We tell couples to make sure everything is paid off 2 to 4 weeks prior to your wedding as suppliers are in general paid prior to the wedding. As general advice you may wish to put away any extra funds into your wedding savings account (ie. Tax Returns, Bonuses, Gifts etc) so that should anything happen you always have that buffer in place.
Where To Put Your Money
Once you have worked out your weekly wedding budget, you need to put that money into an account. Choose an account that you both have access to and can clearly see the income and expenditure of said account.
We recommend that our clients open a high interest savings account with no monthly fees so you don’t have to worry about account keeping fees and the bonus interest can come in handy.
Never Assume Your Relatives Will Pay For Your Wedding
Most parents will help their children with their wedding one way or another. Many couples we meet say that their parents will either pay for their entire wedding or part of it. But by the time the wedding comes their parents have given a lot less than they had hoped. While people have good intentions, parents can assume weddings would be cheaper (base on their past experiences) or due to other personal expenses may not be able to assist as much as they original thought.

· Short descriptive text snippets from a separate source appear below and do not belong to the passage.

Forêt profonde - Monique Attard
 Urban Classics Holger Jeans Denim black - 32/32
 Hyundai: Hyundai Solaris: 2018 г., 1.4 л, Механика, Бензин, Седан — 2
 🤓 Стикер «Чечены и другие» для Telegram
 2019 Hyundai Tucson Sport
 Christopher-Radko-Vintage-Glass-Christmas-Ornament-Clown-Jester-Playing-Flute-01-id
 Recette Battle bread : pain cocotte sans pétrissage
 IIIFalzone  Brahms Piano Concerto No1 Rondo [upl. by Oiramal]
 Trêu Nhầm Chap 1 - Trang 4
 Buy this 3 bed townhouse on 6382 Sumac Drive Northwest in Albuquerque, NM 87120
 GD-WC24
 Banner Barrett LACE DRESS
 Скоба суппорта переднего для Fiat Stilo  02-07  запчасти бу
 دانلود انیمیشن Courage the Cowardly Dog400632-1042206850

This also includes expecting money from people for your engagement party or wedding. While many people do give money as a gift, never assume you will get a certain amount. This can lead to disappointment.
Unless your family has already given your money (i.e. for your engagement) do not budget in anticipation of the money. Do not lower your weekly contributions unless the money has already hit your account. By not assuming, you will have 2 positive benefits. Firstly, no expectations of others and secondly, any extra money given to you can go towards another expense like some extra things for your wedding that you thought of as “nice additions” or towards your honeymoon, house deposit and so on.
Another advantage of you and your partner saving together is that it gets you used to living on a budget and also used to putting some money away each week/ month. If your next big expense will be buying a property, saving for your new family or a major holiday, this method already gets you into the mindset of saving.
There is a saying which I personally hate which is “I can’t afford the wedding of my dreams”. The simple truth for the majority of people is that they don’t have a realistic budget. Sometimes its due to not giving yourselves enough time to save enough money. If you want the wedding of your dreams and you believe your are going to come up short then push your wedding back by 6 months or a year. Sit down and take time in working out a wedding budget and time frame you and your partner can manage. It’s completely within your control.
- Disclaimer: Please note that we are not a financial institution. The information provided is practical advice we have provided to our clients as a general guide.